MIME-Version: 1.0
References: <11A59C0C-A8C8-4642-8493-292D5DF8311D@yandex-team.ru>
 <CAEze2Wg2a8LQDRocVPa7Df2qXQLrTz-xSu1k3xP3x_6ABVo1Jw@mail.gmail.com>
 <CACLU5mRude0L5psEj5WS0DVDv=AHN0McfZBKV5eBoW0JqwwZDA@mail.gmail.com>
 <CAKw2Pb2wV=L4yeAqj27wJ1wptHt1mnBaQ5t4YuLLe+M5aU6ESg@mail.gmail.com>
 <CAEze2WhPwEAszAOV+3_Oc63V=8JcnsY_4FD3XRLzRi0q0nNdUA@mail.gmail.com>
 <CAKw2Pb19rE+sJPpCXhfk8T4K+snfa240_eDXs0dqpCsXoS6cgA@mail.gmail.com>
In-Reply-To: 
 <CAKw2Pb19rE+sJPpCXhfk8T4K+snfa240_eDXs0dqpCsXoS6cgA@mail.gmail.com>
From: Madhav Madhusoodanan <madhavmadhusoodanan@gmail.com>
Date: Fri, 6 Mar 2026 02:15:31 +0530
Message-ID: 
 <CAKw2Pb3=PrcznZuweLLyHt4gmRLyO9cffqRfTm27BFgruGWgWw@mail.gmail.com>
Subject: Re: [WiP] B-tree page merge during vacuum to reduce index bloat
To: Matthias van de Meent <boekewurm+postgres@gmail.com>
Cc: Kirk Wolak <wolakk@gmail.com>, Andrey Borodin <x4mmm@yandex-team.ru>,
	pgsql-hackers <pgsql-hackers@postgresql.org>,
 Nikolay Samokhvalov <nik@postgres.ai>
Content-Type: text/plain; charset="UTF-8"
Content-Transfer-Encoding: quoted-printable
Archived-At: 
 <https://www.postgresql.org/message-id/CAKw2Pb3%3DPrcznZuweLLyHt4gmRLyO9cffqRfTm27BFgruGWgWw%40mail.gmail.com>
Precedence: bulk

On Sun, Mar 1, 2026 at 4:15=E2=80=AFPM Madhav Madhusoodanan
<madhavmadhusoodanan@gmail.com> wrote:
>
> On Fri, Feb 27, 2026 at 5:37=E2=80=AFPM Matthias van de Meent
> <boekewurm+postgres@gmail.com> wrote:
> >
> > That is one part of the picture (the merging part), but it's missing a
> > lot of details:
> > - How do concurrent workloads (index scans, backwards index scans,
> > index insertions) detect and recover from concurrent merges when they
> > step through pages?
> > - Do you have a theory or proof of correctness for the above?
> > - Can this scheme be implemented without adding significant overhead
> > to current workloads that don't benefit significantly from the new
> > feature?
> >
> > One example for a problem with the given flow: where (and how) do you
> > update the sibling pointers in pages A (to N from B) and D (to N from
> > C)?
> > You haven't explicitly locked pages A and D by the time you get to
> > step 4, even though locking pages is critical to guarantee correct and
> > safe operations.
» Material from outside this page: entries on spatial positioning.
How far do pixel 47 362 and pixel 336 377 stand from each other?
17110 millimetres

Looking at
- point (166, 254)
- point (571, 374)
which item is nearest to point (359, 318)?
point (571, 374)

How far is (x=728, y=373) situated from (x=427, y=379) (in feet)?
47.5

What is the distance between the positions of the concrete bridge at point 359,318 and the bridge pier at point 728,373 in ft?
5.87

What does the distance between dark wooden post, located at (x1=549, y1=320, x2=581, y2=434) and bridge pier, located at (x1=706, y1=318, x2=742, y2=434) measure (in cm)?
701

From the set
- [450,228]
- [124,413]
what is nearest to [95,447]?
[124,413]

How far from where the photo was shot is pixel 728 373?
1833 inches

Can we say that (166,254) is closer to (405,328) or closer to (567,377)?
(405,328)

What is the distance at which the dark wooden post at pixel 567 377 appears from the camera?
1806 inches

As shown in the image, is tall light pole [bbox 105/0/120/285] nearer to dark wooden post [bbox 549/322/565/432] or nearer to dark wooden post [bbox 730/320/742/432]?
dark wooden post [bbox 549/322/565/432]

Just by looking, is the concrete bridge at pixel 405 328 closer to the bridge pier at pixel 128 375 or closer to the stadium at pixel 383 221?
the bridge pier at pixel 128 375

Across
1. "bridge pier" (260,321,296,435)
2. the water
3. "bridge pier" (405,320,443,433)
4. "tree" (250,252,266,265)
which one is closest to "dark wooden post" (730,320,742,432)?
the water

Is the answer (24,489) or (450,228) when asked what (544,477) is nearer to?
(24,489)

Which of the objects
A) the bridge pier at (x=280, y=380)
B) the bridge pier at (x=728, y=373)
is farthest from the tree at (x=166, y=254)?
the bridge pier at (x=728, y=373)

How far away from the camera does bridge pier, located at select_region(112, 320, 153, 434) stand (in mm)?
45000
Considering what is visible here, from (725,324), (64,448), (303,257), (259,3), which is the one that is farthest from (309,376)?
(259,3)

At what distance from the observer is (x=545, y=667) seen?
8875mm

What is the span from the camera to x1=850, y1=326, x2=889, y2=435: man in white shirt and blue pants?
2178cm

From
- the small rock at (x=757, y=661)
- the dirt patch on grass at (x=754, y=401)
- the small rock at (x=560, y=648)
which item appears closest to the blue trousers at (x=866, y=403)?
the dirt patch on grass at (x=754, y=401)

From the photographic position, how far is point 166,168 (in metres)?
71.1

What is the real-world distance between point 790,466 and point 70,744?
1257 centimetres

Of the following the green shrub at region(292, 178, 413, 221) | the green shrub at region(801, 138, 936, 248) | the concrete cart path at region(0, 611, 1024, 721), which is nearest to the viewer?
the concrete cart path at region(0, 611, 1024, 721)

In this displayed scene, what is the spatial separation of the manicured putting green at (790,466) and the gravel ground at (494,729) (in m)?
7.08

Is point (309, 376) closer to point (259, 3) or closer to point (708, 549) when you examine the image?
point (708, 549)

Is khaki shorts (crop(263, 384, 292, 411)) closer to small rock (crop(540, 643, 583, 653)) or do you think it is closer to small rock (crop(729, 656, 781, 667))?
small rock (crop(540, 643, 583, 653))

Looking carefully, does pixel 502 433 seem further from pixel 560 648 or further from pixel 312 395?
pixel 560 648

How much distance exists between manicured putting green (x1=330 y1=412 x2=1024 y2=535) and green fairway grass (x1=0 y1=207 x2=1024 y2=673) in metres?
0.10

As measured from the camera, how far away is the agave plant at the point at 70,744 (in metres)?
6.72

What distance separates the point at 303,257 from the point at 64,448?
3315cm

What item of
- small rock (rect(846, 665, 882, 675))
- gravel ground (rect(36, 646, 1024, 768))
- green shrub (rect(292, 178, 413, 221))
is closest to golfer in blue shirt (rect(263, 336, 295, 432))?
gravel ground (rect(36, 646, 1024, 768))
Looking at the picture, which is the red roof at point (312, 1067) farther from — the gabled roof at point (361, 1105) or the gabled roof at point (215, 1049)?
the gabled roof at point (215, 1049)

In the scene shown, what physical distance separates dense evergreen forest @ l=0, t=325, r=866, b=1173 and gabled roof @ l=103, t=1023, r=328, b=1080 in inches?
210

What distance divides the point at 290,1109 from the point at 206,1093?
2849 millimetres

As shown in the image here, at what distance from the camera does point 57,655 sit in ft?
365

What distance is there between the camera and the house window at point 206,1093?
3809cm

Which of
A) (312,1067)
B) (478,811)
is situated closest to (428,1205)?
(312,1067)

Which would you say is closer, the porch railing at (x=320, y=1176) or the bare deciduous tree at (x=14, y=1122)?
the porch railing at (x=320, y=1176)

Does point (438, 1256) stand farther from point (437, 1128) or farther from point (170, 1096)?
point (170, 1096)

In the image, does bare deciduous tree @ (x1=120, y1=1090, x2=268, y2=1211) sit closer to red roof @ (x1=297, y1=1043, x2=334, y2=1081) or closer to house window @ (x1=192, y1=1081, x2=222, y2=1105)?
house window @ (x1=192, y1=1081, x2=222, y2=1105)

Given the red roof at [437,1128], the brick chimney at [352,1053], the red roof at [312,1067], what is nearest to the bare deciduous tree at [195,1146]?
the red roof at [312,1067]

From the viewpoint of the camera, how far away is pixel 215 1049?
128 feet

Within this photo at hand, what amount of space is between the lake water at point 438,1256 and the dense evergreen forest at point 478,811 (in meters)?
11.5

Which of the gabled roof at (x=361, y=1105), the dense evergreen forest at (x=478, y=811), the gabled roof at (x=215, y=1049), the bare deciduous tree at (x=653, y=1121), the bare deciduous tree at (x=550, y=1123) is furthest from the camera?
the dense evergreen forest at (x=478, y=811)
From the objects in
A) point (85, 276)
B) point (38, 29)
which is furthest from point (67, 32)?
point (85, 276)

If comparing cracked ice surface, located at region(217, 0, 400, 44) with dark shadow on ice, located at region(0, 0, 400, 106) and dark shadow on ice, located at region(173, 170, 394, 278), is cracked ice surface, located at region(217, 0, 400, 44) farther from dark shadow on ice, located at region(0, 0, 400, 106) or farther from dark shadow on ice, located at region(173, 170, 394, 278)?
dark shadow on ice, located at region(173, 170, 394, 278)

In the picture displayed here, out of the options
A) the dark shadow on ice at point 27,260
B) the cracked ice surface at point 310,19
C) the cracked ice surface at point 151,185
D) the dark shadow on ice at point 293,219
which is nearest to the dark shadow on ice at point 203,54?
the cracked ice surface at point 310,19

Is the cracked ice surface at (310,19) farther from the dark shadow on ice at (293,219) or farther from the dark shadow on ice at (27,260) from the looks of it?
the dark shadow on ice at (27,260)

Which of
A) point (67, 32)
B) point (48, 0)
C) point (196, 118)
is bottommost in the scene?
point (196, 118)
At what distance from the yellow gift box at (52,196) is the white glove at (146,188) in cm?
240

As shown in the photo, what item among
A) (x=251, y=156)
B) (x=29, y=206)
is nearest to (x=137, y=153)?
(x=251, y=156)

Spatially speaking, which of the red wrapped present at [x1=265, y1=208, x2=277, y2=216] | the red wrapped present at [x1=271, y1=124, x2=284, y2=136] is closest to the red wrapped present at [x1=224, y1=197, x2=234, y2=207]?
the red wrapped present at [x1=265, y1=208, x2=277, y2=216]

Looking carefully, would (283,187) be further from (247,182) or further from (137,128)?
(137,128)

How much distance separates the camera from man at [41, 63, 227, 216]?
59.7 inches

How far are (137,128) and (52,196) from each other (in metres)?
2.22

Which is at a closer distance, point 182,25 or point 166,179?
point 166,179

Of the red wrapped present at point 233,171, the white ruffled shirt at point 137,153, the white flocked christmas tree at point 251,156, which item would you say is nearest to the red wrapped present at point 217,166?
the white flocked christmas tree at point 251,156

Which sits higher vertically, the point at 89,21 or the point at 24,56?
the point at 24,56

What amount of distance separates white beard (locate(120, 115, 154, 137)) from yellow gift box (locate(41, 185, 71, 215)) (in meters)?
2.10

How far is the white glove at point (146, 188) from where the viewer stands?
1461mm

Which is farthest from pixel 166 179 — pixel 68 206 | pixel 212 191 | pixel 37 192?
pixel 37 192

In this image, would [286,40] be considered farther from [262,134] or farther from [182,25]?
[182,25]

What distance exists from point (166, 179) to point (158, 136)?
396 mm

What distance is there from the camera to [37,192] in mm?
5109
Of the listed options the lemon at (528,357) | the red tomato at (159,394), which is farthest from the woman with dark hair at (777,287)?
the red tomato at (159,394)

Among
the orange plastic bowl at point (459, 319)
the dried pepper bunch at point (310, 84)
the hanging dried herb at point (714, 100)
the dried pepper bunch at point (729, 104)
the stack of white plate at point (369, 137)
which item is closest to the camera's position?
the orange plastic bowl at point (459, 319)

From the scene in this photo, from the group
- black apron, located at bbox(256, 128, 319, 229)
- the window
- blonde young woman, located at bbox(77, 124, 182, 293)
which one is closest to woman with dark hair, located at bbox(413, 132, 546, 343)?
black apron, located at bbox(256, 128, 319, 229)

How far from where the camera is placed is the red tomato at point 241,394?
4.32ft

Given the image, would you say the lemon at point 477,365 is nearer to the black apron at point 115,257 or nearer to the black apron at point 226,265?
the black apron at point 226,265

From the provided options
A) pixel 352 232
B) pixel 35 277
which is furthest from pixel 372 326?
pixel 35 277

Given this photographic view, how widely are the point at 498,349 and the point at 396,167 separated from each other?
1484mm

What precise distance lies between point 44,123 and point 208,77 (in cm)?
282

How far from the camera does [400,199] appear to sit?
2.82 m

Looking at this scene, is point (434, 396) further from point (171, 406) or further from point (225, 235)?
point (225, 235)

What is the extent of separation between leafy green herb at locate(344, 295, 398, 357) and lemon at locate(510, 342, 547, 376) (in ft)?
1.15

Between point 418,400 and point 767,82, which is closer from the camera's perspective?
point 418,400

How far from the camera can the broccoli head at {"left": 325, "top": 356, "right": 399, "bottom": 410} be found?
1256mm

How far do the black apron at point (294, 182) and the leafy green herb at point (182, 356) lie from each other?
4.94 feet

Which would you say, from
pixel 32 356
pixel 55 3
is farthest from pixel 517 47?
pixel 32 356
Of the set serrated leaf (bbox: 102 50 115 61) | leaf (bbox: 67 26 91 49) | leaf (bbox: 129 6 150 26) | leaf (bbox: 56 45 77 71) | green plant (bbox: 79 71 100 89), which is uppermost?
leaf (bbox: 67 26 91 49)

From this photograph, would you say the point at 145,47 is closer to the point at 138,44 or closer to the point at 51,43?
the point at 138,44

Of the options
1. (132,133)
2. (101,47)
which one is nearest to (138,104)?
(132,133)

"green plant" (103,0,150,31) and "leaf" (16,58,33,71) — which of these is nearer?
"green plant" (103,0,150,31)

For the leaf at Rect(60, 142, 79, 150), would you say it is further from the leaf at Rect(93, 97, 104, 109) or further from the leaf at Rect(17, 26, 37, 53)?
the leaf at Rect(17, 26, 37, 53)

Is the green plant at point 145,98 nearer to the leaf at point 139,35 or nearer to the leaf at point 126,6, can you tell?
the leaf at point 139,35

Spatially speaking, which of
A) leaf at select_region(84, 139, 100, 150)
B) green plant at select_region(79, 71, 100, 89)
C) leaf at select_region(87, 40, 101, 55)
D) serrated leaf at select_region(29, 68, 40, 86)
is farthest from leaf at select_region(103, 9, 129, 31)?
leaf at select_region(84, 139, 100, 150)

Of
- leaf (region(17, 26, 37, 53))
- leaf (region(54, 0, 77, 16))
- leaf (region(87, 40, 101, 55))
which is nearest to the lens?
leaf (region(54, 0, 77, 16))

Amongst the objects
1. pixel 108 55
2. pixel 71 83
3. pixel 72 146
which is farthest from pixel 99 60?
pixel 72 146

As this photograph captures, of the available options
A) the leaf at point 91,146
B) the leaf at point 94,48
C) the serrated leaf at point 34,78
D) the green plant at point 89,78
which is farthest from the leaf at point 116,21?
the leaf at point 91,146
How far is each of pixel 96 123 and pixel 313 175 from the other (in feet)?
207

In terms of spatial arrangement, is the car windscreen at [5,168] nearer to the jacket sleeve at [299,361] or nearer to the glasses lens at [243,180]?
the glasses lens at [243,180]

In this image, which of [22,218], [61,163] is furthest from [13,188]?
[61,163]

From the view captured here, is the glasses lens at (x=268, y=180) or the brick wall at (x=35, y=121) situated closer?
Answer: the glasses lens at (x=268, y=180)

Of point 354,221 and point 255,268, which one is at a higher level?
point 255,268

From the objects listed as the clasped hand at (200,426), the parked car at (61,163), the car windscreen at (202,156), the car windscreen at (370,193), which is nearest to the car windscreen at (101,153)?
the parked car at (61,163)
Simply locking them in step 4 isn't sufficient, as
> > another process may have locked page A in preparation for a split,
> > which would then be waiting to get a lock on page B. If you've already
> > locked page B before locking page A, you'll have a deadlock.
> >
> > Additionally, how does this work when you find out in step 3 that your
> > pages B and C each are linked to from a different parent page? You'd
> > have to update both parent pages, but that would also require locking
> > more than just the one parent page per level that currently gets
> > locked during page deletion.
>
> Ohh I see, I haven't included the dynamics of such flows too. I might
> have to think this through.
> Thank you for pointing it out!
>
> Just to understand what we can control (and to help internalize the
> constraints so that I can think through a strategy): to handle
> transient merge states, are we intending to update core? Or is the
> bloat reduction functionality intended to be abstracted into an
> extension?
>
> I'm coming up with ways that might potentially update index amcheck
> and the like.
>
> Thanks in advance!
>
> Madhav

Some parts of the merge flow that I am coming up with are as follows
(assuming tuples from index page B are migrated rightwards into C):

1. Leaving B's tuples as it is even after merge, to remove the
possible risk of scans "skipping over" tuples. Essentially, the tuples
then would be "copied" into C.
2. Marking pages B and C with flags similar to INCOMPLETE_SPLIT (say,
MERGE_SRC and MERGE_DEST respectively) before the actual merge
process, then marking the pages with another flag upon completion
(MERGE_COMPLETE) so that other processes can handle transient merge
states.
3. For example, scans that reach page B post-merge (MERGE_SRC +
MERGE_COMPLETE) would be made to skip to the page to its right.
4. Updating VACUUM to handle post-merge cleanup (to remove pages such as B)=
.

Note: The underlying assumption is that B and C both are children of a
single parent page P. For a start I'm picturing this flow only for
sibling nodes, not for cousin nodes (B and C having different parent
nodes).

Would the above approach be alright? These are not exhaustive steps,
I'm only raising these lines of thought so that I can fast-fail them
(if there are any issues).
I'd be happy to provide a doc of the exact flow I'm picturing (how to
ensure TIDs are read exactly-once, how the merge process would hold up
with other concurrent processes, etc), incase my thoughts seem
promising.

Thanks in advance!

Madhav